# [List of tasks]
a: From the Tableau Prep tutorial below, list every question the tutorial says it will answer about the traffic infraction data.
b: According to the Tableau Prep tutorial below, in which folder should the data set be saved?
c: Pick up the Tableau Prep tutorial below after its last sentence and write what comes next.

# [Given passage]
--- Begin ---
Finding the Second Date with Tableau Prep
A common need in analytics is to determine the date a second event happens, such as when a customer made a second purchase—thereby becoming a repeat customer—or when a driver gets a second traffic violation. Finding the date of a first event is easy, it's simply the minimum date. Finding the second date is trickier.
In this two-part tutorial, we'll shape traffic infraction data and answer the following questions:
-
What was the length of time in days between the first and second infraction for each driver?
-
Compare the fine amounts for the first and second infractions. Are they correlated?
-
Which driver paid the most overall? Who paid the least?
-
How many drivers had multiple infraction types?
-
What was the average fine amount for drivers who never attended traffic school?
In the first stage, we'll use Tableau Prep Builder to restructure the data for our analysis. In the second stage, Analysis with the Second Date in Tableau Desktop, we'll move on to analysis in Tableau Desktop.
The goal of this tutorial is to present various concepts in the context of a real-life scenario and work through options—not prescriptively establishing which is best. At the end, you should have a better sense of how data structure impacts calculations and analysis, as well as greater familiarity with various aspects of Tableau Prep and calculations in Tableau Desktop.
Note: To complete the tasks in this tutorial, you need Tableau Prep Builder (installed or via the browser) and the data downloaded. For the second portion, you'll also need Tableau Desktop installed.
The data set is Traffic Violations.xlsx. It is recommended to save it in your My Tableau Prep Repository > Datasources folder.
--- End ---
# [Extracted information]
--- Begin ---
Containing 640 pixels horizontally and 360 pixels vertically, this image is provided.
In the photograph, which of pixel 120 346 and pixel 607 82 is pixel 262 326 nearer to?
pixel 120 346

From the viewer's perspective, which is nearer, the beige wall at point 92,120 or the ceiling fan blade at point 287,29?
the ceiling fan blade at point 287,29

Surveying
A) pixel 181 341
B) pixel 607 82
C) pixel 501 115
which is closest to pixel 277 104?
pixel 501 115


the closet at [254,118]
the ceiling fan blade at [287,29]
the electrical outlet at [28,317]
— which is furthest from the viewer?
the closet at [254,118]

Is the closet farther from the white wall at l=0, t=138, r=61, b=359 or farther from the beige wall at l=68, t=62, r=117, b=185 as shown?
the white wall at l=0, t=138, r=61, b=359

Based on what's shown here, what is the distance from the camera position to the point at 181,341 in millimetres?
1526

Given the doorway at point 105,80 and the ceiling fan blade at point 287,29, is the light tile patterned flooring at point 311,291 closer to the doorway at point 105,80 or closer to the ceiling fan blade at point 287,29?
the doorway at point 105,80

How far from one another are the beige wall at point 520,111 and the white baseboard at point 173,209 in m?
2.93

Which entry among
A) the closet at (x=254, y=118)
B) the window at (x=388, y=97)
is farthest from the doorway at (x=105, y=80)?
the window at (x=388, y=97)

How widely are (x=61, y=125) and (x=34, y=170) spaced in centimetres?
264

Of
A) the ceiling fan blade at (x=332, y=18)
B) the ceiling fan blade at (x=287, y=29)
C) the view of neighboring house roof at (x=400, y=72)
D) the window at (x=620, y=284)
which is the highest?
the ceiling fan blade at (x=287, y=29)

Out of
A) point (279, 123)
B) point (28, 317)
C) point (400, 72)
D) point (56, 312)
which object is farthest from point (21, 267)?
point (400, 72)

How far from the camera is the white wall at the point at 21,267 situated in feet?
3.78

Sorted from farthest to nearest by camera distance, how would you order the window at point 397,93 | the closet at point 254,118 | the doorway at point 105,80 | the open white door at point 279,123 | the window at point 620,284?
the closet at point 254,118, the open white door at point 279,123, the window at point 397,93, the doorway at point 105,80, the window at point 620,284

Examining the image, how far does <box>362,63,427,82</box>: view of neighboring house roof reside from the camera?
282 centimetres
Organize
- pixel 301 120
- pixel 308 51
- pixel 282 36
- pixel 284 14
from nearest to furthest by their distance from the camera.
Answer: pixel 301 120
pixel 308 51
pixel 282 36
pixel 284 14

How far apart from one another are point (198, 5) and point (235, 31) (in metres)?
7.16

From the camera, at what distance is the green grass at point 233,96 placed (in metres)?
--- End ---
# [Results in order]
a:
- What was the length of time in days between the first and second infraction for each driver?
- Compare the fine amounts for the first and second infractions. Are they correlated?
- Which driver paid the most overall? Who paid the least?
- How many drivers had multiple infraction types?
- What was the average fine amount for drivers who never attended traffic school?

b: In the My Tableau Prep Repository > Datasources folder.

c:
To install Tableau Prep Builder and Tableau Desktop before continuing with this tutorial, see the Tableau Desktop and Tableau Prep Deployment guide(Link opens in a new window). Otherwise you can download the Tableau Prep(Link opens in a new window) and Tableau Desktop(Link opens in a new window) free trials.
The Data
For this example, we're looking at traffic infraction data. Each infraction is a row. The driver, date, type of infraction, if the driver was required to attend traffic school, and fine amount are recorded.
Desired Data Structure
The data is currently structured such that each infraction is a row. A driver with multiple infractions appears on multiple rows, and there's no easy way to tell which was their first or second infraction.
To investigate our repeat offenders, we want a data set that separates out the first and second infraction dates, and the information associated with each of those infractions, and each row is a driver.
Restructuring the Data
So how do we get there with Tableau Prep? We'll build out the flow in stages, beginning with pulling out the first infraction date, then the second, then shaping the final data set as desired. Make sure you've downloaded the Excel file (Traffic Violations.xlsx) to follow along.
Initial Aggregation for 1st Infraction Date
First, we'll connect to the Traffic Violations.xlsx file.
-
Open Tableau Prep Builder.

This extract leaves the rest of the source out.